Just like you I want to go to a trim, mature, smartly dressed, sympathetic woman who has a hint of a middle European accent, and I want to lie down on her couch and I want to burst into tears. 'Help me,' I weep. 'I am small and feeble and thirty three and pink. Help me.'
She says nothing.
I let rip. I explode in her consulting room. I burst like an over-ripe pimple. Self pity and regret drip onto her off-white carpet. My shame and self loathing colour the walls a pale yellow.
She says nothing.
'For God's sake,' I scream, 'can't you see, it's all gone horribly wrong. Therapist, mother, Therapist-Mother, mend my aching soul, my fear, my crippled feelings, my dishonesty. Shake me. Let me step forth into tomorrow, resolute and honest. Let me tell those that tell me what to do not to tell me what to do. Let me tell the beautiful that they are indeed beautiful. Let me hug people and laugh and sing and assemble outdoor furniture and then put food on that outdoor furniture and then eat that food with friends that I will laugh and sing with. Then we shall sleep the sleep of the just and wake refreshed. Teach me to live Therapist-Mother, won't you teach me to live?'
Half an hour of this blubber and I feel just dandy. I bounce from the couch. I seize her cool hand. On an impulse I hug her, feeling the ridges of her straight spine. I slightly dislodge her spectacles. She gives me a warm understanding smile. But she says nothing.
At tthe desk outside sits a young woman with a stopwatch and a box of tissues. She presents the stopwatch. 'Thirty threee minutes today Mr House, at $7.50 is... lets call it $250.' Lets's call it $300,' I sing, handing her crisp new bills fresh from a friendly cash machine and snatch a tissue as you never know when you might need one. We part with a smile, her with the cash, me with the tissue, and a full heart and clear eyes.
It's called therapy. Anyone can do it. I've got a business plan. I'm going to start a therapy chain.
First I'm going to a party.

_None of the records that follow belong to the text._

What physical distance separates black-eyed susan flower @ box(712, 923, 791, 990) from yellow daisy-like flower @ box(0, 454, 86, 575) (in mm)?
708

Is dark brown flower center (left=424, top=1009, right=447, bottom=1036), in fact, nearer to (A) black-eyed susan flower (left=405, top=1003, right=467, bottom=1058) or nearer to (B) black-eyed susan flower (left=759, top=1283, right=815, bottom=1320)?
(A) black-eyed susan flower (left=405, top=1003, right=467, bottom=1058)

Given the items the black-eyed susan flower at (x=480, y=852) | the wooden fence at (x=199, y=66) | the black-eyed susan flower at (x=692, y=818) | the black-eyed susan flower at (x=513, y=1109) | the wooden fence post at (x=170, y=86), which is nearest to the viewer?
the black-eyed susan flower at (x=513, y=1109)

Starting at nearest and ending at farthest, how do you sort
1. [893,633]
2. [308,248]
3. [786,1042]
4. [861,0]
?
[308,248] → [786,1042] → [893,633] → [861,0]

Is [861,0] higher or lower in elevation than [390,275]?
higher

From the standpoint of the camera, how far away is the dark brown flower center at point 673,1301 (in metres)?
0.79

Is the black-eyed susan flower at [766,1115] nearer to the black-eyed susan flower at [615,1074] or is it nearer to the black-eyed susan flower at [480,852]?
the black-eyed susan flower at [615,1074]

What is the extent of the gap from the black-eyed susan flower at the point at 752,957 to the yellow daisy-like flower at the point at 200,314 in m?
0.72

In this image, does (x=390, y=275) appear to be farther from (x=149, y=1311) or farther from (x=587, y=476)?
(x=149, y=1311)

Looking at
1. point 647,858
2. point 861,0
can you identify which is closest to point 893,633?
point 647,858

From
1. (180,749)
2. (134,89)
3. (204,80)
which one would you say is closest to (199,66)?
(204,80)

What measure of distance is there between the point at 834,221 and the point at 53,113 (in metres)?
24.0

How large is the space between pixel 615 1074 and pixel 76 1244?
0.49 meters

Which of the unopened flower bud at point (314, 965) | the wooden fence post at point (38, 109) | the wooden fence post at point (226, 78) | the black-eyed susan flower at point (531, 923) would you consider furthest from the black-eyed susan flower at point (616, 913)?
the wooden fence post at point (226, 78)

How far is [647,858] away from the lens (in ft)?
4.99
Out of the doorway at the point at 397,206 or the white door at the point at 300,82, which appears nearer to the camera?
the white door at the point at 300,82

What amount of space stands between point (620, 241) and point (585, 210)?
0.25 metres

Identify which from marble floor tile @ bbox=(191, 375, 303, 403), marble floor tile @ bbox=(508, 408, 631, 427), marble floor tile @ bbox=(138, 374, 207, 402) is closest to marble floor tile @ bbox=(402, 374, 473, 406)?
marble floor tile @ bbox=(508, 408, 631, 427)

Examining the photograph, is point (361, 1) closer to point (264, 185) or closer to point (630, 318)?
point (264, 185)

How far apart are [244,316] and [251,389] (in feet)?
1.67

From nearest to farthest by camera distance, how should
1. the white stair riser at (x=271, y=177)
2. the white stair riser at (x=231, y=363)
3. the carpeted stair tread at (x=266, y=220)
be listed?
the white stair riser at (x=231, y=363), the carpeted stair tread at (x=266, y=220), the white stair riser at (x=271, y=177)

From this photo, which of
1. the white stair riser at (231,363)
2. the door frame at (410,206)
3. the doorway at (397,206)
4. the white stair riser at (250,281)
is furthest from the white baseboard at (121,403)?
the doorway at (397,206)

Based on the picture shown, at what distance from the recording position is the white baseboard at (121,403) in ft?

I shall seek out the sad, the ones clutching a drink in both hands and taking an interest in the DVD collection. I shall sidle over, my sympathetic look worn like a badge, my eyebrows cocked in the correct position. I look like a labrador.
'Have we met?' asks the strange sad one, suddenly nervous. I maintain my silence, my enquiring, sympathetic labradorishness.
'It's just...' the sad one begins, 'it's just that i don't know anyone here, and I don't seem to be any good at mixing, you know?' And they're away. I stand. I lean. I listen. I nod. I shake and I listen.
Once the tears start, as they do, I press my business card into the damp hand, pat them on the head and say, 'just give my secretary a ring.'
From there it snowballs. The sad men and the sad women come and talk to me and feel better and pay me and tell their friends. And I keep their secrets.
Then I branch out. I make lifesized cardboard cut-outs of 'me' and place them in offices in Sydney, Los Angeles and London. Cardboard 'me's in offices in Bangalore and Miami. I charge by the minute. $8.95 a minute to emotionally strip off in front of the sympathetic labrador. The KFC of therapy. We'll all be happier.
I'll be so rich I'll need therapy. I'll go to myself.